- DATASET RECORDS:
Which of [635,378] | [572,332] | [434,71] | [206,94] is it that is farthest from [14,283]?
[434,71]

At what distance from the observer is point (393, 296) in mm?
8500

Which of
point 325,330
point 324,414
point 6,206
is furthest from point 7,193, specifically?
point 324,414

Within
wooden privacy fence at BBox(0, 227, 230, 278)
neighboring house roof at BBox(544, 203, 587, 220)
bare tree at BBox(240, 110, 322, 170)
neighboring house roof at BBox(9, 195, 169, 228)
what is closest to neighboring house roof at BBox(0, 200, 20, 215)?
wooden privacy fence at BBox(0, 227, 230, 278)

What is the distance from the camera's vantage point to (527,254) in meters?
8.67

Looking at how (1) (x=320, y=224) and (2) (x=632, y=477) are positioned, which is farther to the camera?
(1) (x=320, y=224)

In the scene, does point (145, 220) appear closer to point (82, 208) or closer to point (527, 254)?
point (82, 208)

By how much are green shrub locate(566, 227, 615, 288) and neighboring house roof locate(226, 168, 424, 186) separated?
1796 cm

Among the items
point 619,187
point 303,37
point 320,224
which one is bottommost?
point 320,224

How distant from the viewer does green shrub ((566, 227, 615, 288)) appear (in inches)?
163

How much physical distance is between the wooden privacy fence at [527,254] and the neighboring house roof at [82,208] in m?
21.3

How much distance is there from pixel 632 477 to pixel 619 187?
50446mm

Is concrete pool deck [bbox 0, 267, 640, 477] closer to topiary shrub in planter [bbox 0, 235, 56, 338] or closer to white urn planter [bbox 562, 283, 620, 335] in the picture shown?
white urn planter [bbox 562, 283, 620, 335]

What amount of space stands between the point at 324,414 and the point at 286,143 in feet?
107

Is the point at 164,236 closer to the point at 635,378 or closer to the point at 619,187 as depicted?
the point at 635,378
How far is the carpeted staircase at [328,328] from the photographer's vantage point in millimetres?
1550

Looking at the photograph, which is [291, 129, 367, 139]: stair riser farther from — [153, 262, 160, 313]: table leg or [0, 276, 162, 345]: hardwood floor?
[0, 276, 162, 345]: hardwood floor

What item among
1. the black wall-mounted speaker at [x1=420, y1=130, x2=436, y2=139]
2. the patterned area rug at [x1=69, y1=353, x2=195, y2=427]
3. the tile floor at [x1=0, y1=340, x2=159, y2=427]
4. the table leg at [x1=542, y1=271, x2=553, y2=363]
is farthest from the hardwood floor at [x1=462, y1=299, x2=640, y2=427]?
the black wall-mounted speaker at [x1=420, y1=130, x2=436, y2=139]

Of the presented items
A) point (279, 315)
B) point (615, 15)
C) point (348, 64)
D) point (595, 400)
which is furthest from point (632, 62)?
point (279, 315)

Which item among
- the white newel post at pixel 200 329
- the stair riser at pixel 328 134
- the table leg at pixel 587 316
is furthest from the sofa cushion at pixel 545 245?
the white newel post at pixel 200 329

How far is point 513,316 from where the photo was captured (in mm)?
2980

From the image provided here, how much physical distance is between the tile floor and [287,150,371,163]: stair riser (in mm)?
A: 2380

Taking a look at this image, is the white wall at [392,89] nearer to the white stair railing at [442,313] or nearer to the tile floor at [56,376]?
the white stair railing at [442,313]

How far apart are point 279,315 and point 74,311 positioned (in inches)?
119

- DIRECTIONS FOR THIS TASK: Copy the stretch of the records from the line containing "What item among" through the end of the records, reproducing those lines exactly.

- PROBLEM SOLUTION:
What item among
1. the black wall-mounted speaker at [x1=420, y1=130, x2=436, y2=139]
2. the patterned area rug at [x1=69, y1=353, x2=195, y2=427]
3. the tile floor at [x1=0, y1=340, x2=159, y2=427]
4. the table leg at [x1=542, y1=271, x2=553, y2=363]
is farthest from the hardwood floor at [x1=462, y1=299, x2=640, y2=427]?
the black wall-mounted speaker at [x1=420, y1=130, x2=436, y2=139]

Of the presented items
A) point (279, 315)
B) point (615, 15)
C) point (348, 64)
D) point (595, 400)
which is furthest from point (632, 62)?
point (279, 315)

Which item among
- the white newel post at pixel 200 329
- the stair riser at pixel 328 134
- the table leg at pixel 587 316
is furthest from the sofa cushion at pixel 545 245?
the white newel post at pixel 200 329

How far is point 513,316 from where the photo was captured (in mm)?
2980

From the image provided here, how much physical distance is between the tile floor and [287,150,371,163]: stair riser (in mm)?
A: 2380

Taking a look at this image, is the white wall at [392,89] nearer to the white stair railing at [442,313] or nearer to the tile floor at [56,376]?
the white stair railing at [442,313]

How far apart are point 279,315 and point 74,311 positioned (in inches)?
119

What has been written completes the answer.